Scraped caption text data
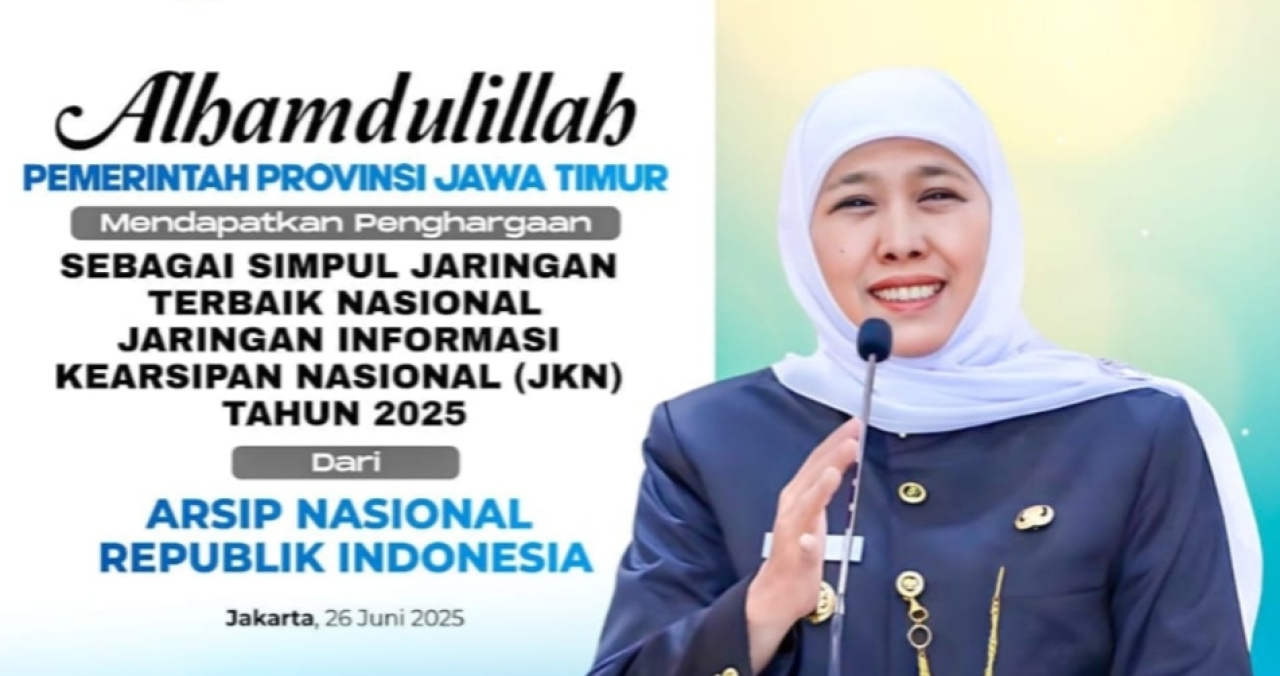 Jatim Raih Penghargaan Simpul Jaringan Terbaik, Gubernur Khofifah Komitmen Perkuat Kearsipan Terbuka dan Mudah Diakses
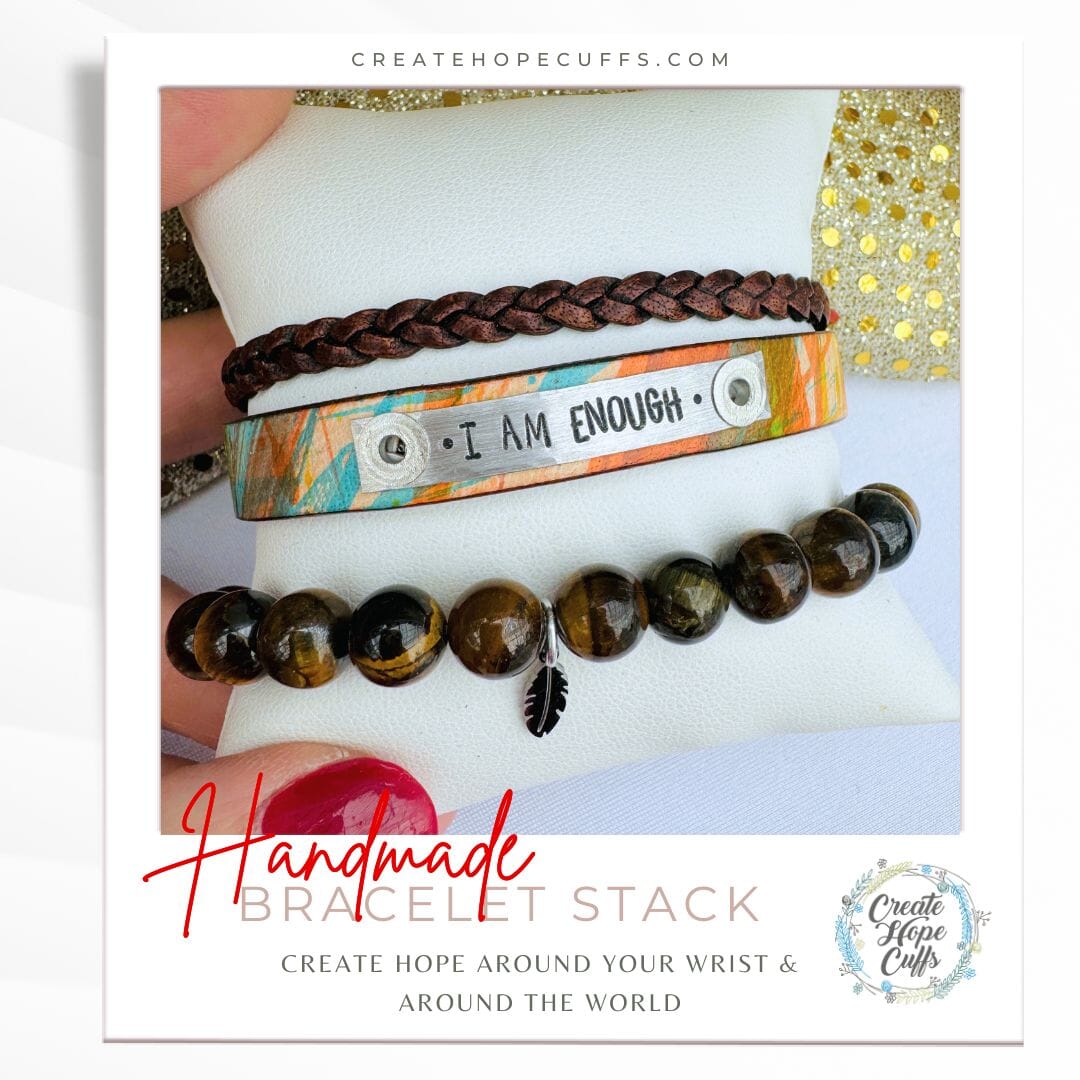 I AM ENOUGH Sunrise Splash Stack | Skinny Leather Set | 3 pieces | Bracelets | Womens Skinny Bracelets Create Hope Cuffs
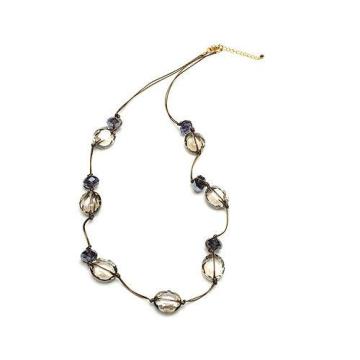 Environmental String Necklace with Crystals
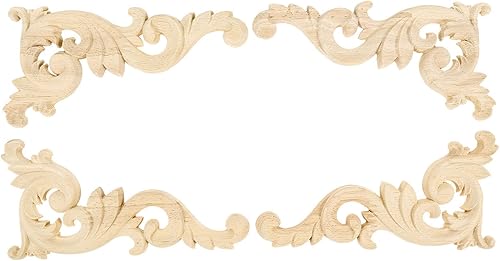 Miniatura 3 de MUXSAM Apliques tallados en madera, 1 par de pequeñas tallas de madera sin pintar, placas decorativas de esquina para espejos, paredes, puertas,
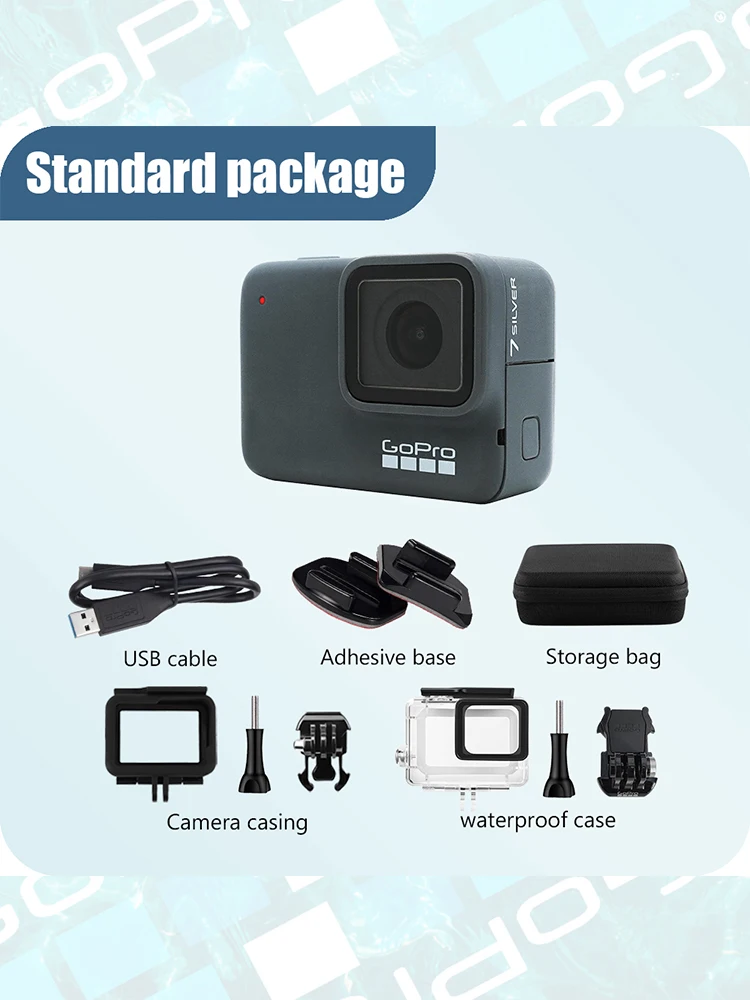 고프로 히어로 7 실버 4K30 프레임 수직 카메라 HD 손떨림 방지 WiFi 연결 사이클링 스키 익스트림 스포츠 카메라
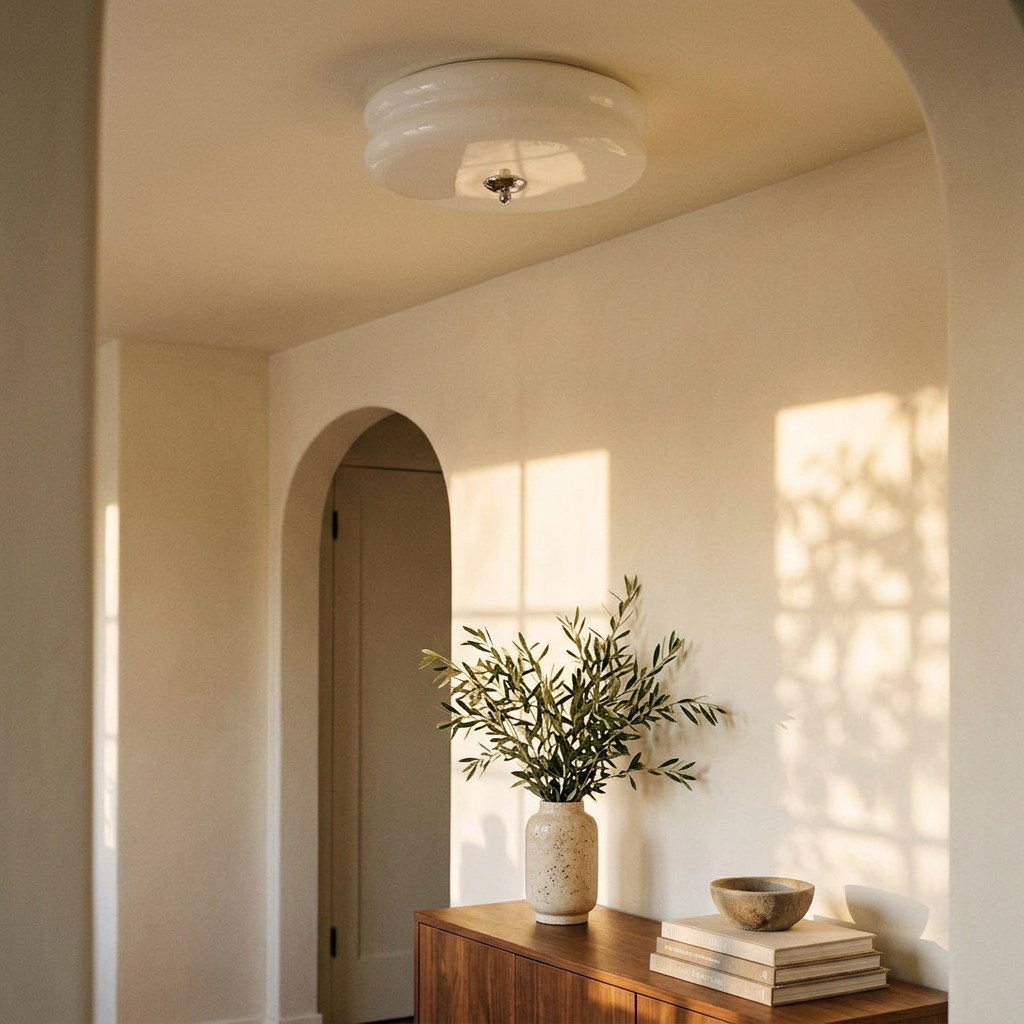 Deliona flush mount in chrome with white glass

__WHAT THIS TASK INVOLVES__. An exact copy of the lines from the one with "Environmental String Necklace with Crystals" through the end of the entries above, both included, is the whole answer. It contains no pictures.

__SOLUTION FOR THIS TASK__.
 Environmental String Necklace with Crystals
 Miniatura 3 de MUXSAM Apliques tallados en madera, 1 par de pequeñas tallas de madera sin pintar, placas decorativas de esquina para espejos, paredes, puertas,
 고프로 히어로 7 실버 4K30 프레임 수직 카메라 HD 손떨림 방지 WiFi 연결 사이클링 스키 익스트림 스포츠 카메라
 Deliona flush mount in chrome with white glass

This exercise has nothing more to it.